Task requirements. Can you give the rows between the lines holding "Business professional backdrop" and "Sitting Bull (Penguin", inclusive, again with "Lounge" swapped for "Chair" and nothing else changed? Leave the pictures out of your answer.

Supplied records.
"""

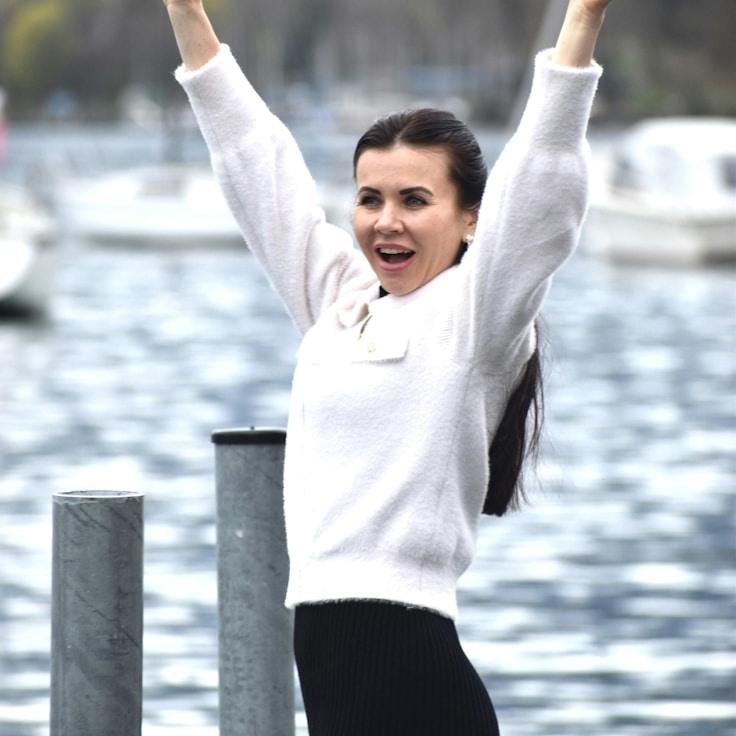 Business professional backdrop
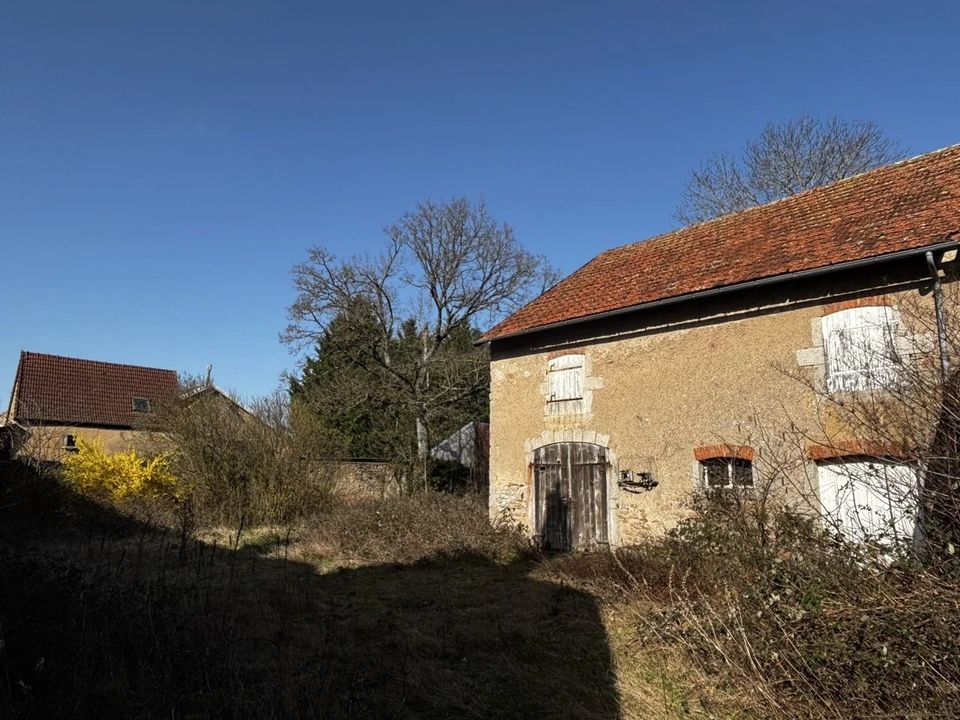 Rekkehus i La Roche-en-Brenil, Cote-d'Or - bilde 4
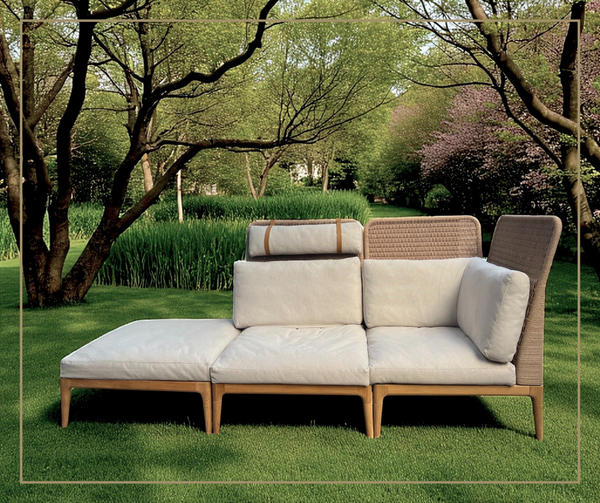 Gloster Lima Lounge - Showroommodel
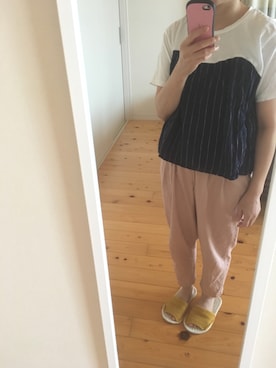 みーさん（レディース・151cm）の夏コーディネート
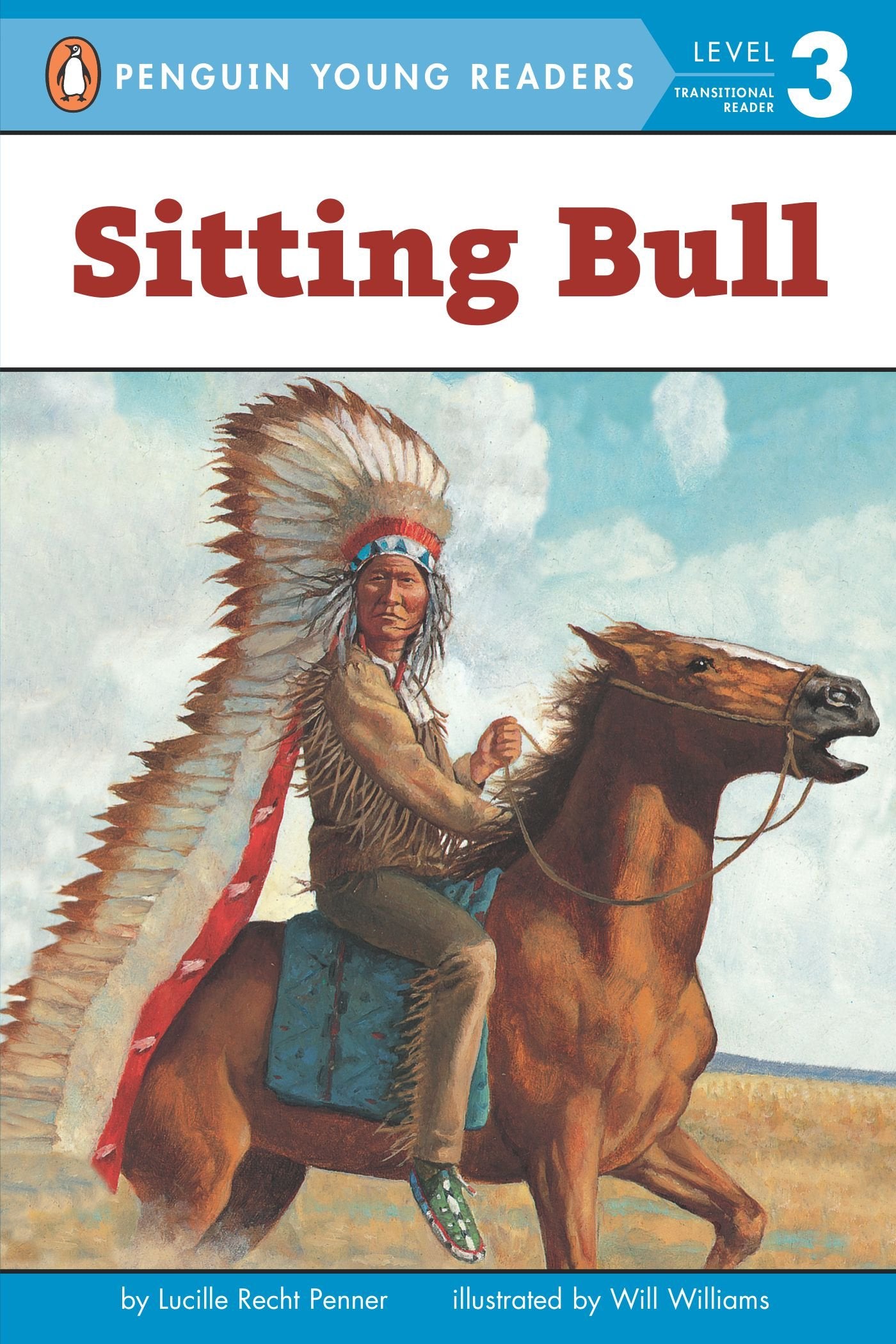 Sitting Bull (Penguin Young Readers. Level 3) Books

"""
"""

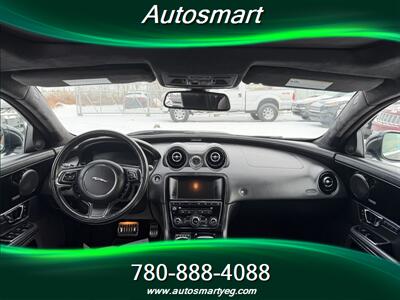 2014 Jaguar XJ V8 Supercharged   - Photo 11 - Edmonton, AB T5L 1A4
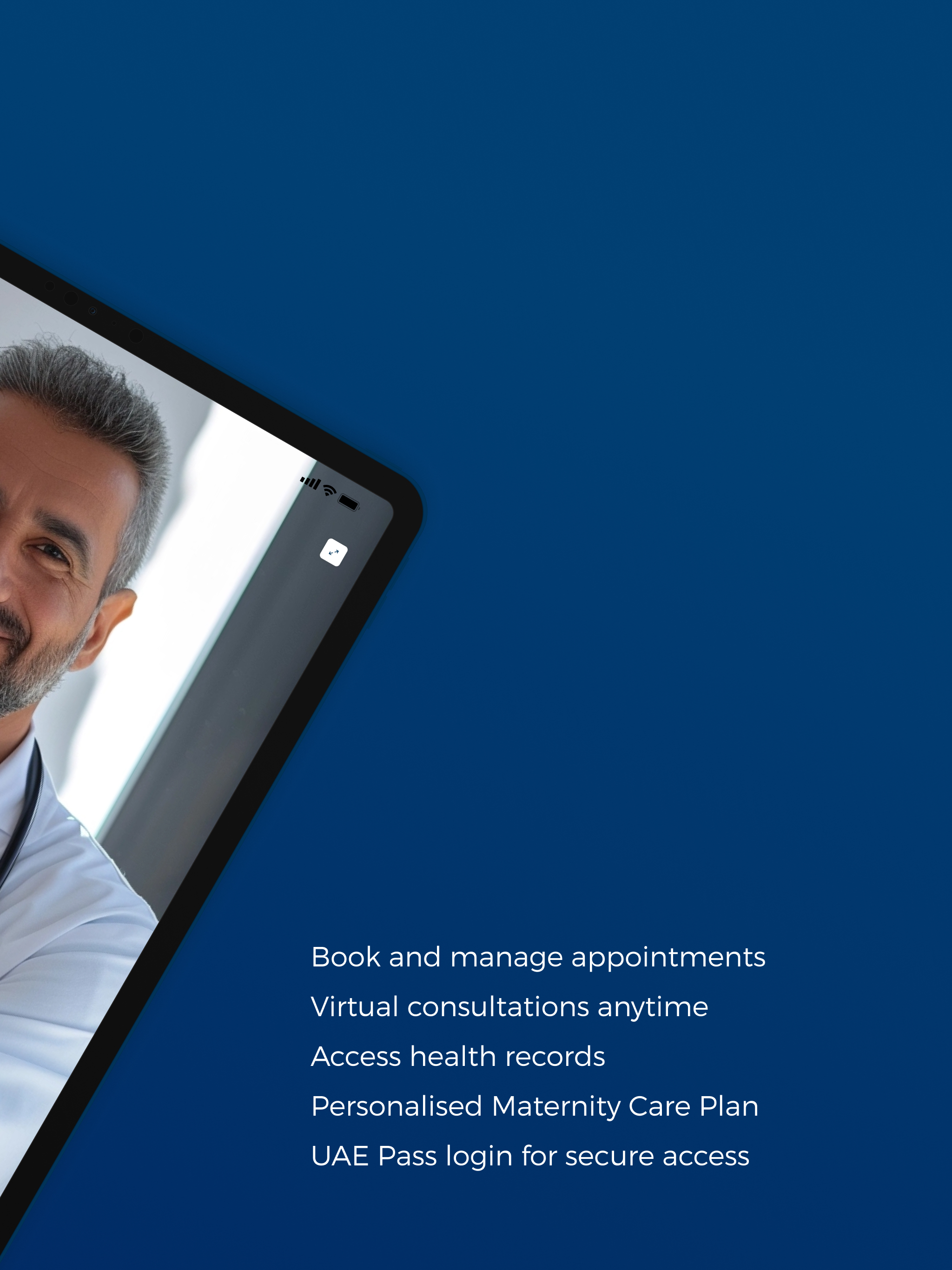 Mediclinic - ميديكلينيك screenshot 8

"""

Solution for this task.
 Business professional backdrop
 Rekkehus i La Roche-en-Brenil, Cote-d'Or - bilde 4
 Gloster Lima Chair - Showroommodel
 みーさん（レディース・151cm）の夏コーディネート
 Sitting Bull (Penguin Young Readers. Level 3) Books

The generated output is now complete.